**The task**
All lines from the opening of the entries below through the line containing "scientific name: Sciurus carolinensis" must be output exactly as they appear, with no other lines.
━━━ Extracted material
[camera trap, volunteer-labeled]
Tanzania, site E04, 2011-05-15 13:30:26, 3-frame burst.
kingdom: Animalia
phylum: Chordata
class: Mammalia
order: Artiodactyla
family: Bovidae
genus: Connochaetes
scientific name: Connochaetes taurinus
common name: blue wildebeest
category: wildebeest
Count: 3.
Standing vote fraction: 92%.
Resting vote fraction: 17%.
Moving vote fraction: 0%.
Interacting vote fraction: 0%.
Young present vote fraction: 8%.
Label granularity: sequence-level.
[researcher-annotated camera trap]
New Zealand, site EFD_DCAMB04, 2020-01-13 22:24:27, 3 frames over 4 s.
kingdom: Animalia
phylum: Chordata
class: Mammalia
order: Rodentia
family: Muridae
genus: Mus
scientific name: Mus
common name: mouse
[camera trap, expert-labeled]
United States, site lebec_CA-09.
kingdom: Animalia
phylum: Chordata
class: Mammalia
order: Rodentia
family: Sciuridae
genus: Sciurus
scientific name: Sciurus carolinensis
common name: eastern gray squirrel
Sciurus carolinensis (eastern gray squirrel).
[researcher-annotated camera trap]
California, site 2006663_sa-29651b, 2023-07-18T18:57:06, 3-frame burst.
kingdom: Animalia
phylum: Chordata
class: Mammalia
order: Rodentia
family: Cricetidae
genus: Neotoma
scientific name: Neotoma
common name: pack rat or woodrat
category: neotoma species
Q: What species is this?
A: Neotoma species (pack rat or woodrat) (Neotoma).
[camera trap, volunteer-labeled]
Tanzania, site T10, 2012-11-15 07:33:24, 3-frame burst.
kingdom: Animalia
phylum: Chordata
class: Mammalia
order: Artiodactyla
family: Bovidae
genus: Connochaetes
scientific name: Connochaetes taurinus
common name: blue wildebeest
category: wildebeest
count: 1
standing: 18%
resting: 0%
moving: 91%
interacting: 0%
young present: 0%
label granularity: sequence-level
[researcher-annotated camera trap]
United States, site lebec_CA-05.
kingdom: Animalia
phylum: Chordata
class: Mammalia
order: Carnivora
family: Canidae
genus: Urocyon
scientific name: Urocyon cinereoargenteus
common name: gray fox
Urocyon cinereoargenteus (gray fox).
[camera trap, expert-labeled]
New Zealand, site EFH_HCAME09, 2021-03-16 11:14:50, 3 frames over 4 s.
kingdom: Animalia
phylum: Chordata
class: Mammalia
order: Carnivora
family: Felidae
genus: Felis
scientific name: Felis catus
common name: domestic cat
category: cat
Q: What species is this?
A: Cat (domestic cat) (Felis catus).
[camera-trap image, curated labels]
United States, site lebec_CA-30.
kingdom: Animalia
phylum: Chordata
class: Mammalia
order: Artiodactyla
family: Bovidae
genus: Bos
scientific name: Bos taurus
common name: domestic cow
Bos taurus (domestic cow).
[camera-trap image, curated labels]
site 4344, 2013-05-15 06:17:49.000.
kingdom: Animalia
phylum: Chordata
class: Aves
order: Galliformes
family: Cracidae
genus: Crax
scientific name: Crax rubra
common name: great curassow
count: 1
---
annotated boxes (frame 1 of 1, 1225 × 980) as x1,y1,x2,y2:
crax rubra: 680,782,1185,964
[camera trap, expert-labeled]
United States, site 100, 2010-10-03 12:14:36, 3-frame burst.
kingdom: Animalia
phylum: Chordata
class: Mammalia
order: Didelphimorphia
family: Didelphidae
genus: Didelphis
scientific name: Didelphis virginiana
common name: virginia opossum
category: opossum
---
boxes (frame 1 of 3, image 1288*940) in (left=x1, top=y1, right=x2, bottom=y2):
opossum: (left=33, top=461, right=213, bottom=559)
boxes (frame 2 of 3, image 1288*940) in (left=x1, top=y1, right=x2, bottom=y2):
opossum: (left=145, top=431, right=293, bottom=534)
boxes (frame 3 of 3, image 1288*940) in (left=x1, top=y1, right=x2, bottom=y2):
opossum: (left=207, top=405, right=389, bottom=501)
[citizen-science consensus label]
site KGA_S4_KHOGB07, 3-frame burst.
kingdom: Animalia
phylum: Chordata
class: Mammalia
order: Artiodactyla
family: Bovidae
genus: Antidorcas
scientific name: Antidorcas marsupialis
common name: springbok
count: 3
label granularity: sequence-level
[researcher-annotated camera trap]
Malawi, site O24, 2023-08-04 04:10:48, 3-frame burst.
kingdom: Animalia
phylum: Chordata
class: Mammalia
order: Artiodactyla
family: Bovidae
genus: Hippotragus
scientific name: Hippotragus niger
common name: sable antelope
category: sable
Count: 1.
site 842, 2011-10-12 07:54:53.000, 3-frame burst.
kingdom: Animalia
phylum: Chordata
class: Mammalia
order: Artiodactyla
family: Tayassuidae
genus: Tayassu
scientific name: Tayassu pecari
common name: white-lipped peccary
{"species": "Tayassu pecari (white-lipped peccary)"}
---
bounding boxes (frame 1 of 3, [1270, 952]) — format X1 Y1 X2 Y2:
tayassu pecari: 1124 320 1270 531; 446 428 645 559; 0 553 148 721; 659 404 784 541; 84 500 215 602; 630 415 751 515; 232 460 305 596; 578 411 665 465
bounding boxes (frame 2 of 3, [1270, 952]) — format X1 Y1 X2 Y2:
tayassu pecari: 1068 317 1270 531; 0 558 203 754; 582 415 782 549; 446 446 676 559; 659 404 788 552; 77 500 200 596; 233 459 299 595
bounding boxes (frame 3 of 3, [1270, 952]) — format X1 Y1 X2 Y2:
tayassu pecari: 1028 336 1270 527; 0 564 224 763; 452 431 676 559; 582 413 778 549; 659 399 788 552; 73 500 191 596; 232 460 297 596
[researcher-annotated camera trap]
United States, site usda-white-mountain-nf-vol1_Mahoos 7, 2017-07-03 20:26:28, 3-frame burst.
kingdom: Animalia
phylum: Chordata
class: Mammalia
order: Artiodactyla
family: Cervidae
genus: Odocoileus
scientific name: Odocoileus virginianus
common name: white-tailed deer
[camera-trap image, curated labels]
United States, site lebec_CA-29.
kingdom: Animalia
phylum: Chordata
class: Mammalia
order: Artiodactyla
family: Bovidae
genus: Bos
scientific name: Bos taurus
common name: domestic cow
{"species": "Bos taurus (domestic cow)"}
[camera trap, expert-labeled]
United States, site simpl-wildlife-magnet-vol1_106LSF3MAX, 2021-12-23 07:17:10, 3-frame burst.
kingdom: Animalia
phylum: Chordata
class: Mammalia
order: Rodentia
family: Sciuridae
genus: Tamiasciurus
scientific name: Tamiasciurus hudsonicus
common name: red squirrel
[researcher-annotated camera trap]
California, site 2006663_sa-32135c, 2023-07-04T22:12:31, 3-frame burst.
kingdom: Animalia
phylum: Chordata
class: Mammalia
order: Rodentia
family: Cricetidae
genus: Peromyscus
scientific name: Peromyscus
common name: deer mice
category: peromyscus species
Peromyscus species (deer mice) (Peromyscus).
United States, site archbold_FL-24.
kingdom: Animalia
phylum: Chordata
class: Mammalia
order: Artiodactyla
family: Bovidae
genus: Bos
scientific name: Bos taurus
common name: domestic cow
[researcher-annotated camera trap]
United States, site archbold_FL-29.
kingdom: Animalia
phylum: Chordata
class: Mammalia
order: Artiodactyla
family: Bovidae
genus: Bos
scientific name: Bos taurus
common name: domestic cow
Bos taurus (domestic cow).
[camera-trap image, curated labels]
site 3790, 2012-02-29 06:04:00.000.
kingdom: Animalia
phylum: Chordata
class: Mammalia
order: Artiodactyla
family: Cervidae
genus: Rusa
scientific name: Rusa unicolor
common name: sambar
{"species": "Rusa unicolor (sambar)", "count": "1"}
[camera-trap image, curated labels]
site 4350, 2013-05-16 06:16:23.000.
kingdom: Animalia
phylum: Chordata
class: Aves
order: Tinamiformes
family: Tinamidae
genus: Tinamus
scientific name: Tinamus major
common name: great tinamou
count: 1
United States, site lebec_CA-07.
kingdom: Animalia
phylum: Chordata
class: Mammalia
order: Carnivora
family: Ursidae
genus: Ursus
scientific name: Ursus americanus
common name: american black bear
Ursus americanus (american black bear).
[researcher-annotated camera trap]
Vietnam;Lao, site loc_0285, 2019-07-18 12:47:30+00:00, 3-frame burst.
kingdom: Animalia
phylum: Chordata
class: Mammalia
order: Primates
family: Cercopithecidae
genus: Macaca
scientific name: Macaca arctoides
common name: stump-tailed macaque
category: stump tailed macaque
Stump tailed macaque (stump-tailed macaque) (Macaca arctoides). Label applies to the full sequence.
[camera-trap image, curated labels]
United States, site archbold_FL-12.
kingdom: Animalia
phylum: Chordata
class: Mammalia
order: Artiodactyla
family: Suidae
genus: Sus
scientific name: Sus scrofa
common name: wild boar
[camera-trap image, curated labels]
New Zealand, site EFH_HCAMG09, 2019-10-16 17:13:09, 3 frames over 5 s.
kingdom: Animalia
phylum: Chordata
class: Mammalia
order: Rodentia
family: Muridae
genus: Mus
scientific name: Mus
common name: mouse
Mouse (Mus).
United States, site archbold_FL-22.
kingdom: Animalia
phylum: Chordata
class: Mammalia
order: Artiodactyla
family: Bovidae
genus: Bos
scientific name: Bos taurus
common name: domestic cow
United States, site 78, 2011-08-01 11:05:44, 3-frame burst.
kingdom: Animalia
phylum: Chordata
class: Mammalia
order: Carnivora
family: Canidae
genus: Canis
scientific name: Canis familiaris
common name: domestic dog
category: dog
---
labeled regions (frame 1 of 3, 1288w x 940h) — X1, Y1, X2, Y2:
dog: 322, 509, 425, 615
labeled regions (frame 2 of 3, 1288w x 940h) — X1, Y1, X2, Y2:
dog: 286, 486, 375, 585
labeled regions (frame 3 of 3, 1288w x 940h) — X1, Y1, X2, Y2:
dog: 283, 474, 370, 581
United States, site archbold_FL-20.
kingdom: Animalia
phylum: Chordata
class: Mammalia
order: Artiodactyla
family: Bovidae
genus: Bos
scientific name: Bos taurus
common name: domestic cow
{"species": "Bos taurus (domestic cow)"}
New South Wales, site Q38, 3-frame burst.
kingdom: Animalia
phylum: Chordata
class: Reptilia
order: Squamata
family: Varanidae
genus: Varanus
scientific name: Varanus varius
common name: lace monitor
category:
━━━━━━
**Answer box**
[camera trap, volunteer-labeled]
Tanzania, site E04, 2011-05-15 13:30:26, 3-frame burst.
kingdom: Animalia
phylum: Chordata
class: Mammalia
order: Artiodactyla
family: Bovidae
genus: Connochaetes
scientific name: Connochaetes taurinus
common name: blue wildebeest
category: wildebeest
Count: 3.
Standing vote fraction: 92%.
Resting vote fraction: 17%.
Moving vote fraction: 0%.
Interacting vote fraction: 0%.
Young present vote fraction: 8%.
Label granularity: sequence-level.
[researcher-annotated camera trap]
New Zealand, site EFD_DCAMB04, 2020-01-13 22:24:27, 3 frames over 4 s.
kingdom: Animalia
phylum: Chordata
class: Mammalia
order: Rodentia
family: Muridae
genus: Mus
scientific name: Mus
common name: mouse
[camera trap, expert-labeled]
United States, site lebec_CA-09.
kingdom: Animalia
phylum: Chordata
class: Mammalia
order: Rodentia
family: Sciuridae
genus: Sciurus
scientific name: Sciurus carolinensis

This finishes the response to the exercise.